One of the more resonant legacies of the First World War is that of the unknown soldier, the collective term for those unidentified bodies “known unto God”.
William Kennedy, another star of the Northfleet United treble-winning side of 1909-10, who lost his life at the Battle of Loos in October 1915, was one such ‘unknown soldier’, his body never found in the carnage that resulted in 60,000 British casualties.
Born in Grays, Essex, in 1890 to John Kennedy and Jeanie McKenzie, the fourth of eight children, William was a schoolteacher and also proved to be adept on the football field. He played amateur football for his local side, Grays Athletic, and moved to Northfleet in 1909 alongside another signing, a then-unknown teenager called Charlie Buchan who would go on to become a famous Arsenal and England player and later a well-known journalist.
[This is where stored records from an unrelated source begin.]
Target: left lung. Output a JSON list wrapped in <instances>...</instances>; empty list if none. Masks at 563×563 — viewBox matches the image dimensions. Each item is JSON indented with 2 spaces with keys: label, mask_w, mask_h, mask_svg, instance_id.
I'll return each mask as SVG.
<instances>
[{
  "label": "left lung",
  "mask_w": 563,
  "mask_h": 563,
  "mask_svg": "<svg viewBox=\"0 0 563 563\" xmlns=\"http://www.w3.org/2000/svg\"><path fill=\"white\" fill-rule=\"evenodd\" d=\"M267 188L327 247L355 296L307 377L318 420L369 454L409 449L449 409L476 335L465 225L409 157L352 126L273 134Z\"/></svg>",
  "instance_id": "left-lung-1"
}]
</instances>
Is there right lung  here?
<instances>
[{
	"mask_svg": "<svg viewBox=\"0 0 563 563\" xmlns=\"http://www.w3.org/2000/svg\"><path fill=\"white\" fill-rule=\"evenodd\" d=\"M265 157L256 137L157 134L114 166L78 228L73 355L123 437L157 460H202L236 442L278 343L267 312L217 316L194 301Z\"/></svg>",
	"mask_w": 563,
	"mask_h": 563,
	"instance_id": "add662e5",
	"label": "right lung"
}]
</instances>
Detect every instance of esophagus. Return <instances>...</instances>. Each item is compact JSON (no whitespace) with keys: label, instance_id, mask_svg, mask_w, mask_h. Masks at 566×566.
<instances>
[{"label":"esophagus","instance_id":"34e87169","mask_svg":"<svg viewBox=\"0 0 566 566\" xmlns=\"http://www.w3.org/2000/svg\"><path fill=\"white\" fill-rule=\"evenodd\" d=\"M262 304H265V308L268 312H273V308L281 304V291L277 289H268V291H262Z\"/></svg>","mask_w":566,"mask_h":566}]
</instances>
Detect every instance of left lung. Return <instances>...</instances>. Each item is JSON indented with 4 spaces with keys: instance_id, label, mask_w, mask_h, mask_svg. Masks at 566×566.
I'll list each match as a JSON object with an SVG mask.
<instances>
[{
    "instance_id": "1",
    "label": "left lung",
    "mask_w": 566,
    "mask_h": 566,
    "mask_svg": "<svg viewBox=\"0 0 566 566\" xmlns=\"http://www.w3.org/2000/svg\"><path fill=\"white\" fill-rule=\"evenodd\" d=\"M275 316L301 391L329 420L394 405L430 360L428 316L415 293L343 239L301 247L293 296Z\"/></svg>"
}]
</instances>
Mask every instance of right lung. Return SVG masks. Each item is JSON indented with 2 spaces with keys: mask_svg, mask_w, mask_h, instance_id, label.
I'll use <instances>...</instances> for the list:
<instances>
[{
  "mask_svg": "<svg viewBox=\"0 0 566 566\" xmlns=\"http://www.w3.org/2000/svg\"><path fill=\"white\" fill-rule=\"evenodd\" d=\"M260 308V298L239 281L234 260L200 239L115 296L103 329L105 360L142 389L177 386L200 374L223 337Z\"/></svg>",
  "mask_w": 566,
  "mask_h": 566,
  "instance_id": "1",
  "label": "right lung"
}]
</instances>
By the time he starred for the ‘Cementers’ (as the Fleet were also known) in the 1910 Kent Senior Cup Final, he was in high regard. The South Eastern Gazette said of him, “Kennedy is the sharpshooter of the Cementers. He came to Northfleet as a diamond in the rough. He could do nothing but shoot. Now he not only shoots, but he passes and repasses with the skill of the artiste. To watch Kennedy is to follow one of the best features of Northfleet’s play. Probably the Cementers best catch of the season.”
Kennedy scored Northfleet’s opening goal in the 2-0 final defeat of Chatham, which by a curious twist of fate he headed home from a corner taken by the other casualty of the war, Edwin Myers. Moreover, in the 1910 Northfleet team line-up photograph (Kennedy pictured in it, above), he is sat directly behind Myers.
Kennedy was instrumental, too, in Northfleet’s third Kent League title in succession, scoring more than 50 goals in all competitions (which included the Thames & Medway Combination, also won by the Fleet) in that successful season and according to John Jones’ history of Northfleet United was “considered by many to be the equal of Buchan”.
He turned out for Southend in several guest appearances and it was no surprise that he was picked up by West Ham United, then managed by Syd King who had been Northfleet’s skipper back in 1895.
Kennedy scored on his debut against Brighton & Hove Albion. Playing alongside West Ham, Blackburn and Fulham legend Danny Shea he scored four goals in 10 league games that season. He also did well the following year scoring a hat-trick against Brentford on October 21, 1911. Unfortunately he suffered a serious knee injury in an FA Cup tie against Middlesbrough on February 8 the following year and was unable to play professional football again.
On the outbreak of the First World War, Kennedy joined the British Army as a lance corporal. He volunteered for the London Scottish Regiment in deference to his roots (his father hailed from Lanarkshire and his mother from Ayrshire).
Depending how early on in the war he signed up, as part of ‘A’ Company 1/14th County of London Battalion, it is possible he saw action in some of the famous early engagements of the war including the Battle of the Marne, the retreat from Mons, Messines and Ypres.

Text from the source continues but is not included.